また、「適用病害虫の範囲及び使用方法」として、
・作物名
・適用病害虫名
・使用量又は希釈倍数
・使用時期
・使用回数
・使用方法
・その成分を含む農薬の総使用回数
なども記載されています。
すなわち、この農薬登録票が交付されていないものが「無登録農薬」、登録票に記載されている作物以外を「無登録作物」登録票に記載された使用方法以外の使い方をすると「登録外使用」となります。

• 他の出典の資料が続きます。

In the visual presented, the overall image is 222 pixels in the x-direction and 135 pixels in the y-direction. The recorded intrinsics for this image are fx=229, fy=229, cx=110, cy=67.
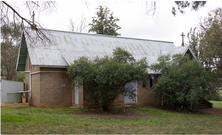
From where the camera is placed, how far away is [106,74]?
13383 millimetres

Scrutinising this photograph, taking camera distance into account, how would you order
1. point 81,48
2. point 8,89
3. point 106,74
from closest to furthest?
1. point 106,74
2. point 81,48
3. point 8,89

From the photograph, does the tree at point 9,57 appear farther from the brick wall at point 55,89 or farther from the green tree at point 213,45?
the green tree at point 213,45

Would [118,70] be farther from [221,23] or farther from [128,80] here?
[221,23]

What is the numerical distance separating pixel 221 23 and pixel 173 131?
1151cm

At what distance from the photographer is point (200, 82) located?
53.7 feet

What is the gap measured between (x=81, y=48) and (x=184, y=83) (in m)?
8.66

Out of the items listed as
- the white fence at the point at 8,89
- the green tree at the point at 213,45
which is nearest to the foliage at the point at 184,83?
the green tree at the point at 213,45

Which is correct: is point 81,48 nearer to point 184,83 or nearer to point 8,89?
point 8,89

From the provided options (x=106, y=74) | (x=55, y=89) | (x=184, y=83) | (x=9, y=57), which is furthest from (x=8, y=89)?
(x=9, y=57)

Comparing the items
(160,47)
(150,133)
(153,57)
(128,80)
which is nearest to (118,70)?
(128,80)

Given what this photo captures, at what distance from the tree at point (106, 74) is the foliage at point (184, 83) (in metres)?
3.40

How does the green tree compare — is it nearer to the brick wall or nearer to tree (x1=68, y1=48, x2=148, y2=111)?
Answer: tree (x1=68, y1=48, x2=148, y2=111)

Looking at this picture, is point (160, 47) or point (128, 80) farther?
point (160, 47)

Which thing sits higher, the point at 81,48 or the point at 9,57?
the point at 9,57
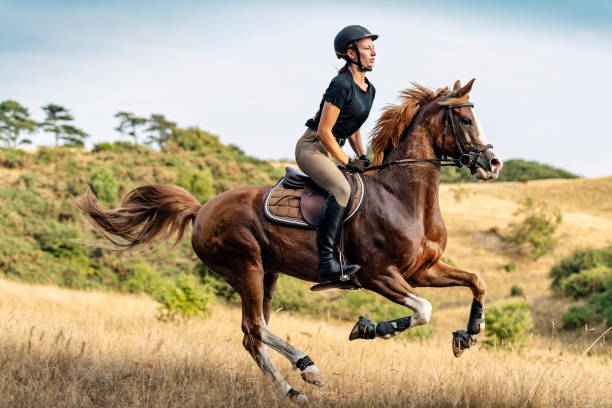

農薬が登録されるには、作物ごとに効果試験・薬害試験はもちろん、人体他への安全性のために、急性毒性試験・慢性毒性試験・次世代に及ぼす影響試験・催奇性試験・残留試験・魚毒性試験など数多くの試験をしています。そしてその農薬を一生涯に食べ続けても安全な量が算出され、さらにその1/100以下の量しか摂取されないように作物の範囲・使用時期・回数が決められています。
農薬登録の有効期間は3年です。従って、審査をパスし登録されても、再登録の申請がなければ自動的に失効します。また、再登録にあたってもその間に新しい科学的知見が明らかになった場合、それについての試験成績の提出が求められます。また、登録は剤型別、銘柄別、会社別に受けなければなりません。
登録を受けていることは、その農薬を使用する基準が明確になっているということです。その内容は使用基準として、容器に貼付されたラベルに記されています。